Anyhow, I did not know you live in Bracciano. Are you a member of the hermits dedicated to St. Michael the Archangel?
Signed,
The Editor
what do you think?
Here are the controversial passages again
http://eucharistandmission.blogspot.it/2016/06/here-are-controversial-passages-again.html
—————
Oh, I have visted them once! Tutto il mondo è paese.
Why you argue with the editor of this Blog is beyond me. We have never affirmed that a hypothetical case proves that a revealed and defined rule of salvation established by the lips of the Incarnate God has an exception. What God does, without our knowledge cannot be spoken of in matters of certainty, nor is it licit for us to speak of it nor pious of us if we hypothesize what God acts differently than He has declared.
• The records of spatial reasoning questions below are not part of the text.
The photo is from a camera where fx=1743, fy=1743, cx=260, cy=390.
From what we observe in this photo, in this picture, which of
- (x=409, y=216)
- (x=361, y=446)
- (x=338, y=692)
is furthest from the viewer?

Even the fact taht God saved souls in the OT without Baptism proves nothing about what He will do or does in the NT, as we are not allowed to determined what God does do on the basis of what we speculate. That being the Case, St. Alphonsus a doctor of the Church declared before Vatican I, said that by baptismus flaminis e baptismum sanguinis a persona can be justified and saved, and that this was de fide. If you have an argument with him, take it up on your knees.
We have never affirmed that a hypothetical case proves that a revealed and defined rule of salvation established by the lips of the Incarnate God has an exception.
Lionel:
So a hypothetical case is not revealed in the flesh in 2016 it is not an exception to the dogma extra ecclesiam nulla salus(EENS).
That being the Case, St. Alphonsus a doctor of the Church declared before Vatican I, said that by baptismus flaminis e baptismum sanguinis a persona can be justified and saved…
Lionel:
So was the baptism of desire and blood a hypothetical case for you as it is for me?
I think we can accept it as a hypothetical case, along with St. Alphonsus Liguori.
So did the Letter of the Holy Office 1949 to the Archbishop of Boston in the second part, make a mistake when it assumed that the baptism of desire and blood were not hypothetical but an exception to EENS according to Fr.Leonard Feeney?
-Lionel Andrades
That the Church has venerated from the earliest centuries those who have died without the Sacrament, on account of their desire for it before a bloodless Martyrdom or their Martyrdom by blood, is an incontestable fact of history and Tradition. These are not hypothetical cases, but historic truths which form part of the infallible tradition of the Church. To deny that is impossible. However, to extend such cases of heroic virtue to the individual who for reasons of human respect or lack of faith or prudence dies before receiving the Sacrament or adhering to the Church, is equally erroneous, for it is as St. Alphonsus holds, morally impossible for an individual to avoid all mortal sins without the help of the Sacraments in the manner they are properly confected and administered in the Catholic Church; and hence those who abstain from them culpably or not, cannot hope for salvation, nor is there any good hope that they be saved, objectively speaking. Thus the Catholic Truth lies between the exaggerations which Fr. Feeney attempted to fight, and the exaggerations which he employed to fight them. One cannot speak theologically of the hypothetical, since theology as a science regards what has been revealed, not what God might do. As creatures we cannot licitly speculate about what God might do, when He has told us what to do and promised what He will do if we do it. Only a situational ethic of a laxist would argue as the opponents of Fr. Feeney did. But Fr. Feeney went to the other extreme, since being formed as a Jesuit, he had not the tools of theology to oppose the errors which plague the teaching of moral theology in that Society for centuries.
Here ends our discussion of BoD and BoB. Lionel, you are well known for having an insatiable desire to debate these things ad nauseam. I have replied only to rebut you in public. I will not entertain any more comments from you.